* Action item
Your answer is the line containing "body_size: 268" plus every line after it to the end of the data below, transcribed exactly and with nothing else.
Dataset entries Start Marker
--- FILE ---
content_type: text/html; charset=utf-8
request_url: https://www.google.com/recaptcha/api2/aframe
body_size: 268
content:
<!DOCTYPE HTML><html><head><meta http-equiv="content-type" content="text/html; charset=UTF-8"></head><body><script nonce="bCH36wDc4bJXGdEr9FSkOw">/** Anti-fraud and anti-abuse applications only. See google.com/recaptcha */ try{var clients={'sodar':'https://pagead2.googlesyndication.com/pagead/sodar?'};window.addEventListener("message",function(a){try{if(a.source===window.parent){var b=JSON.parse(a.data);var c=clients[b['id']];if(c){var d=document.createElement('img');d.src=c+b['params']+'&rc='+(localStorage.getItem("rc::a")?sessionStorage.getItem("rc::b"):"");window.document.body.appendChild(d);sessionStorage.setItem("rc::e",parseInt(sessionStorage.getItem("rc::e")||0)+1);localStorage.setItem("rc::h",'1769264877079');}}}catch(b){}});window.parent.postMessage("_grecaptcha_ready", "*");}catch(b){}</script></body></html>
Dataset entries End Marker
* Result of this exercise
body_size: 268
content:
<!DOCTYPE HTML><html><head><meta http-equiv="content-type" content="text/html; charset=UTF-8"></head><body><script nonce="bCH36wDc4bJXGdEr9FSkOw">/** Anti-fraud and anti-abuse applications only. See google.com/recaptcha */ try{var clients={'sodar':'https://pagead2.googlesyndication.com/pagead/sodar?'};window.addEventListener("message",function(a){try{if(a.source===window.parent){var b=JSON.parse(a.data);var c=clients[b['id']];if(c){var d=document.createElement('img');d.src=c+b['params']+'&rc='+(localStorage.getItem("rc::a")?sessionStorage.getItem("rc::b"):"");window.document.body.appendChild(d);sessionStorage.setItem("rc::e",parseInt(sessionStorage.getItem("rc::e")||0)+1);localStorage.setItem("rc::h",'1769264877079');}}}catch(b){}});window.parent.postMessage("_grecaptcha_ready", "*");}catch(b){}</script></body></html>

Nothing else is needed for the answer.